Birbirine zıt iki kelime. Karanlık ile aydınlık gibi, sıcak
ile soğuk gibi. Birinin olduğu yerde diğeri olamıyor.
İzzetli olmak o kadar güzel bir şeydir ki. O Cenab-ı
hak’kın’da güzel bir ismidir. El Aziz.
Allah (c.c.) Aziz’dir. İzzet de O’nun elindedir. Dolayısıyla
O istediğini aziz eder, istediğini de zelil.
Biz O’ndan nasıl rızık istiyorsak, hidayet istiyorsak, af
istiyorsak, şifa istiyorsak izzet de istemeliyiz. Ancak nasıl çalışıp
çabalayarak rızık istiyorsak, doktora gidip ilaç kullanarak şifa istiyorsak,
günahlarımıza pişman olup terk ederek affımızı istiyorsak; izzetli olmak için
de elimizden geleni yaptıktan sonra Rabbimizden izzet istemeli, bizi dünyada ve
ahirette aziz etmesi, zelil etmemesi için yalvarmalıyız.

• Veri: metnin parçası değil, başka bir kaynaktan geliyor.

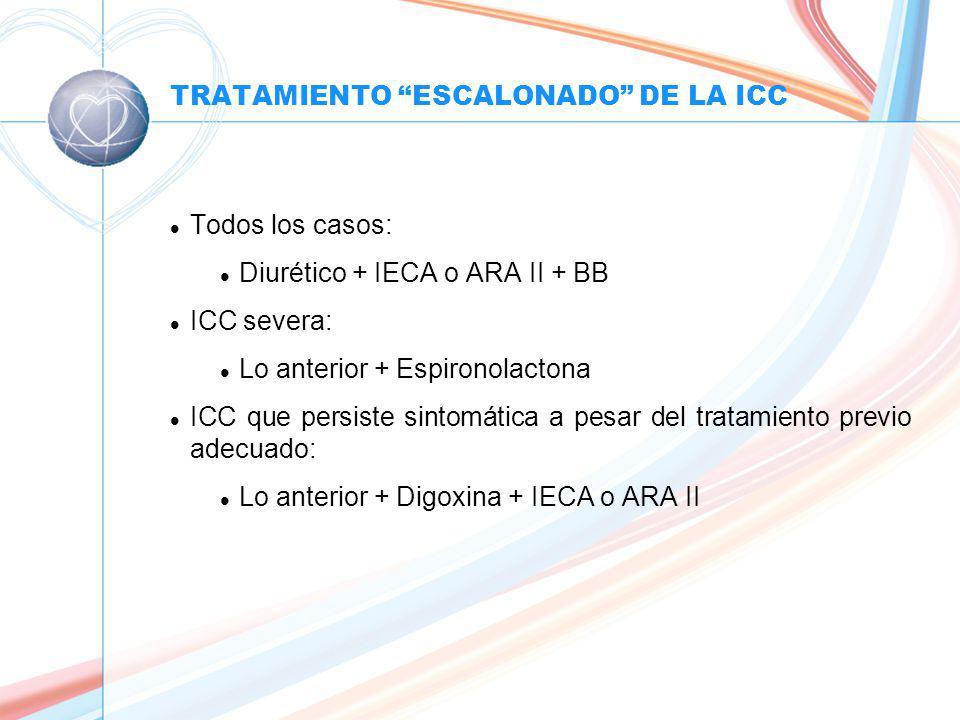 TRATAMIENTO ESCALONADO DE LA ICC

İzzetli olmak için önce Allah (c.c.)’a güzel bir kul olup
emrettiklerini hiç düşünmeden yapmalı, yasak ettiği şeylerden ise elimizden
geldiği kadar kaçmalıyız. Farzları yapmayan, haramlardan kaçmayanlar asla aziz
olamazlar, zilletten de kurtulamazlar.
Bunun yanında dosdoğru olmak, temiz olmak, herkesin hakkını
vermek, adil olmak, kendimize, ailemize, çevremize, vatanımıza hatta bütün
insanlara karşı vazifelerimizi yapmak gibi bir müslümanda olması gereken
hasletlere sahip olmalıyız. Yalan söyleyen, başkaların hakkını yiyen, sözünde
durmayan, zulüm eden, vazifesini yapmayan kişiler aziz olamazlar.

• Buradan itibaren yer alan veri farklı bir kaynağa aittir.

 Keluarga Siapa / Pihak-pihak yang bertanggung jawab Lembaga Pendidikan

Evet dünyada da aziz, ahirette de aziz olmak için dosdoğru
bir Müslüman olmak, Rabbimizin emirlerini yapmak ve yasaklarından kaçmak gerek.
Bu da yetmez. Peygamberimiz s.a.v’in sünnetine uyarak O’nun ahlakıyla
ahlaklanmak gerekir.
O bütün haramlardan uzak durmuş,vazifelerini yapmış, herkese
hakkını vermiş, dosdoğru olmuş ve şakadan da olsa bir defa yalan söylememiştir.

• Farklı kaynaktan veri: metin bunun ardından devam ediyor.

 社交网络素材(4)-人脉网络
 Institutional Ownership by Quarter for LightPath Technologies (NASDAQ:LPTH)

Dolayısıyla en izzetli insan O’dur. Biz de ne kadar O’na
uyarsak o kadar izzetli oluruz. Zaten Rabbimiz de bize O’na uymamızı emretmiyor
mu?
Bu arada izzeti kâfirlerin yanında arayanlar, onlarla
beraber ve onlarla dost olmakta sananlar asla zilletten kurtulamazlar.